QUESTIONS:
1. In the mailing-list message on character encoding, which International Standard defines the Universal Character Set?
2. Please resume the mailing-list message on character encoding from the point at which it stops.

----- SELECTED EXTRACT -----

RE: character encoding from Melanie Stallings on 2008-05-23 (public-exi@w3.org from May 2008)

From: Melanie Stallings <ms.protrain@yahoo.com>
Date: Fri, 23 May 2008 12:36:59 -0700 (PDT)
To: public-exi@w3.org
Message-ID: <735056.61087.qm@web63013.mail.re1.yahoo.com>

Taki,

Thank you for your response. I still have some questions.

About the Universal Character Set, Wikipedia says: "The Universal Character Set (UCS) is defined by the ISO/IEC 10646 International Standard as a character set on which many encodings are based."

My question revolves around the "on which many encodings are based" portion of that sentence. As far as I can tell UCS does not contain any information on how each character is to be encoded.

About the ISO 10646 Wikipedia says: "ISO 10646 defines several character encoding forms for the Universal Character Set." Some examples listed are USC-2, UCS-4, UTF-8 and UTF-16.

----- SUPPLIED RECORDS -----

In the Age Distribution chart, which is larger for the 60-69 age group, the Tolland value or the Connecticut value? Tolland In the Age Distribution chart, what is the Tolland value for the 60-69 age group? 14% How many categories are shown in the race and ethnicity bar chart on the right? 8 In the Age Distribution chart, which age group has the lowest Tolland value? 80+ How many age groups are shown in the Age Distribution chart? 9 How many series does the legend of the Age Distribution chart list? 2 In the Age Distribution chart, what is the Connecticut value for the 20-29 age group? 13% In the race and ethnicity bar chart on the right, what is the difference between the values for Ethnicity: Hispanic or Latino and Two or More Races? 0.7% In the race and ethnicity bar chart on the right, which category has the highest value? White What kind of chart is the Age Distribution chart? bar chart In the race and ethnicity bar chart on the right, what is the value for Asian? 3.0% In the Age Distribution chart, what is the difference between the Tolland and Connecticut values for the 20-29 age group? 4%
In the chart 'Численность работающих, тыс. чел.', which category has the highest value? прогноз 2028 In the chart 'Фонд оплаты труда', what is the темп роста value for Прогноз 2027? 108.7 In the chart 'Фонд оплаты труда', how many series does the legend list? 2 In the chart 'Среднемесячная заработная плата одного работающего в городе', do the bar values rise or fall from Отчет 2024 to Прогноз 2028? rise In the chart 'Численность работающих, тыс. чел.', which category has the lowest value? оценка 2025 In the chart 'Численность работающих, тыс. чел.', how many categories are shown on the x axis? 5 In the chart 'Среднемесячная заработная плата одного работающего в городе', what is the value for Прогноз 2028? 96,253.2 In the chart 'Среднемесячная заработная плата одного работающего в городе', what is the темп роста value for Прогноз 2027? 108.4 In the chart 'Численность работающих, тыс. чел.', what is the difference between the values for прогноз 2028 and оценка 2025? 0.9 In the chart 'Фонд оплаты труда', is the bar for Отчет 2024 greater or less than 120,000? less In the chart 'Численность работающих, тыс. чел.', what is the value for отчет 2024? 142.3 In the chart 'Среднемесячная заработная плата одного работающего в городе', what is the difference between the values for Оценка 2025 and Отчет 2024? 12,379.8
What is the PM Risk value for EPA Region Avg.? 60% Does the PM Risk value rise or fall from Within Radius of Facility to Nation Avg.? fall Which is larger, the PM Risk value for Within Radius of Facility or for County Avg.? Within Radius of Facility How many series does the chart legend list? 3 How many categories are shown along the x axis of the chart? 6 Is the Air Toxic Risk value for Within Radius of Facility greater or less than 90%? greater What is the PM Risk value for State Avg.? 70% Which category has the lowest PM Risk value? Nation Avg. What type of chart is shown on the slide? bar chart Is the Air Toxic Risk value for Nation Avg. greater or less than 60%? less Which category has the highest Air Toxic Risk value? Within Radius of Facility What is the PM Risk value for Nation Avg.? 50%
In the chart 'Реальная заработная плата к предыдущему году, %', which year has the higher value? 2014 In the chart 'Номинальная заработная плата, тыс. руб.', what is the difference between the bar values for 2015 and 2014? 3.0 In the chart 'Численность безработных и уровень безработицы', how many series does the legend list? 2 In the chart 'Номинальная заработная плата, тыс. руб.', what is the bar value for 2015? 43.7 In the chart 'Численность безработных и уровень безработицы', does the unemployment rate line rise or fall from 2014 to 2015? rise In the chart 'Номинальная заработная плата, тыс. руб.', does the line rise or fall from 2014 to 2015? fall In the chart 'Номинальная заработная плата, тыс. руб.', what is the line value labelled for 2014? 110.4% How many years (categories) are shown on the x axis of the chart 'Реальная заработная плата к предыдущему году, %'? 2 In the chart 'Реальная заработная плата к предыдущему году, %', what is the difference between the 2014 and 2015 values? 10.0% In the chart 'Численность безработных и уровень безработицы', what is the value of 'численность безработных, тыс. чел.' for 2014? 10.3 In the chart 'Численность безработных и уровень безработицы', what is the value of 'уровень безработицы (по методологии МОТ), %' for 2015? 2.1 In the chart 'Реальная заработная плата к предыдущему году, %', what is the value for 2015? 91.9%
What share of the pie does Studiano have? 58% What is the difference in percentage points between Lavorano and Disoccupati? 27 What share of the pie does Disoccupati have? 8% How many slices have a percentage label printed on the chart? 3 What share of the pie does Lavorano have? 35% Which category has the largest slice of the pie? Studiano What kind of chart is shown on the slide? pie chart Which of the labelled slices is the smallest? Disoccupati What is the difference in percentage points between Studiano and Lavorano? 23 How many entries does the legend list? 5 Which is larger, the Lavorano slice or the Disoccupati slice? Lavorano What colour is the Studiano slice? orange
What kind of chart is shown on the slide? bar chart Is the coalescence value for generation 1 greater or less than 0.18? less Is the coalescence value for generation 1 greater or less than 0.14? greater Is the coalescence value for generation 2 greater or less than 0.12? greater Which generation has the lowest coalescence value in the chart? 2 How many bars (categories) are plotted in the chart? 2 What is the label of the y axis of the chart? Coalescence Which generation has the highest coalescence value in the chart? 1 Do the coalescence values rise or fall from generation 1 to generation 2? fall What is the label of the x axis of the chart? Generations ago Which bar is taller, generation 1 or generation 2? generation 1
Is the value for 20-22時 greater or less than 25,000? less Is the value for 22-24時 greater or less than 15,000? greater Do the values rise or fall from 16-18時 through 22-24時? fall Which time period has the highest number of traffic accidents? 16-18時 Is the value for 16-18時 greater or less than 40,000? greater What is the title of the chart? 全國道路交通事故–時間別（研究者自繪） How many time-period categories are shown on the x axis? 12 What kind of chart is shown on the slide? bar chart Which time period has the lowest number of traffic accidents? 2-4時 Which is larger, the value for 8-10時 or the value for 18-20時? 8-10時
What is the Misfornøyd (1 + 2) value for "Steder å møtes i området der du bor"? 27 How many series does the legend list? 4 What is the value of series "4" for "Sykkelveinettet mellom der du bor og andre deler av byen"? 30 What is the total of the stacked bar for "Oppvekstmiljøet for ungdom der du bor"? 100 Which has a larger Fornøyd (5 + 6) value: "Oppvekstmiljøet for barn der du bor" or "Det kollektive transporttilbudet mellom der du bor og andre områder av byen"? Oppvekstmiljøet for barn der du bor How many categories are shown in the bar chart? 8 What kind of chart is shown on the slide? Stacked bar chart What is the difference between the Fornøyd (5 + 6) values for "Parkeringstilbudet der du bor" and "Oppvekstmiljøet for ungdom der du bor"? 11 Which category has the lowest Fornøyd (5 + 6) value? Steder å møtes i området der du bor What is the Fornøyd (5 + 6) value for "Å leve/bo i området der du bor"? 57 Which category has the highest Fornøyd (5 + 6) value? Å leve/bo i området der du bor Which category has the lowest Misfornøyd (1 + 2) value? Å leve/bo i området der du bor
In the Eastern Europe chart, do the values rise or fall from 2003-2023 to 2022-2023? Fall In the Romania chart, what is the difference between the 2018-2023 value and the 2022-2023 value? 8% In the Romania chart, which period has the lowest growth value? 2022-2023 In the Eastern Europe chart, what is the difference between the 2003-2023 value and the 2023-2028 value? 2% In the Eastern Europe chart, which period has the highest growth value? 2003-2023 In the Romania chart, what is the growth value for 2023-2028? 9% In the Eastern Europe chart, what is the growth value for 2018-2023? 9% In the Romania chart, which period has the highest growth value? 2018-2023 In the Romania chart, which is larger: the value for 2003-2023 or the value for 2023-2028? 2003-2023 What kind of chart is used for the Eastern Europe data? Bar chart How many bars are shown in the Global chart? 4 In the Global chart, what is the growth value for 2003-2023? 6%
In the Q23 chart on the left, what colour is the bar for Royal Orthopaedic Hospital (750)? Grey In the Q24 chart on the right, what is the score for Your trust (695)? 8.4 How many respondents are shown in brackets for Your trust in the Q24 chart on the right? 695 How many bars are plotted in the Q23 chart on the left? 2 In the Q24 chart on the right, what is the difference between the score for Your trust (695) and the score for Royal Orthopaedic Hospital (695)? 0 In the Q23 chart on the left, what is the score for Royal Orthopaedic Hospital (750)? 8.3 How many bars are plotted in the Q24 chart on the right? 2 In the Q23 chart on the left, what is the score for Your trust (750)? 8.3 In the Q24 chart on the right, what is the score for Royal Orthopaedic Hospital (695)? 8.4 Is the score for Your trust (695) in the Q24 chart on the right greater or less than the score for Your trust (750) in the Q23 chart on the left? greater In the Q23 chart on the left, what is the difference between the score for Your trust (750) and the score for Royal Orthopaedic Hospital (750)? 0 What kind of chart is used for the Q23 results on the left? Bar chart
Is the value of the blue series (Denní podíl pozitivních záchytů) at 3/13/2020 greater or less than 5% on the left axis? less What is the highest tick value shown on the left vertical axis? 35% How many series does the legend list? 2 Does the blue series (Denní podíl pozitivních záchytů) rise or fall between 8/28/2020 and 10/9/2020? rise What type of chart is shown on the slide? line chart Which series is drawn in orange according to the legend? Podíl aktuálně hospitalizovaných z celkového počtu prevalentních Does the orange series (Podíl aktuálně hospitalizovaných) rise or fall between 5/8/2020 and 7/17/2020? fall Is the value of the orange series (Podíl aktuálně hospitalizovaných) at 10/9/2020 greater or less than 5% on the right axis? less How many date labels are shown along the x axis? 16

-----

ANSWERS IN ORDER:
1. ISO/IEC 10646

2.
In your email you referred to the Unicode Character Database, but not a specific encoding scheme. About Unicode Wikipedia says: "Unicode can be implemented by different character encodings. The most commonly used encodings are UTF-8 (which uses 1 byte for all ASCII characters, which have the same code values as in the standard ASCII encoding, and up to 4 bytes for other characters)".

I have to laugh at myself. It's likely that Wikipedia may not be the best source for my "education" on character set / character encoding.

I had my fingers crossed that your answer to my original question would be "Ah, yes. Use the UTF-8 encoding." That's what we use internally in our product. Oh how convenient that would be!

I hope I am effectively communicating my question. Please help set me straight.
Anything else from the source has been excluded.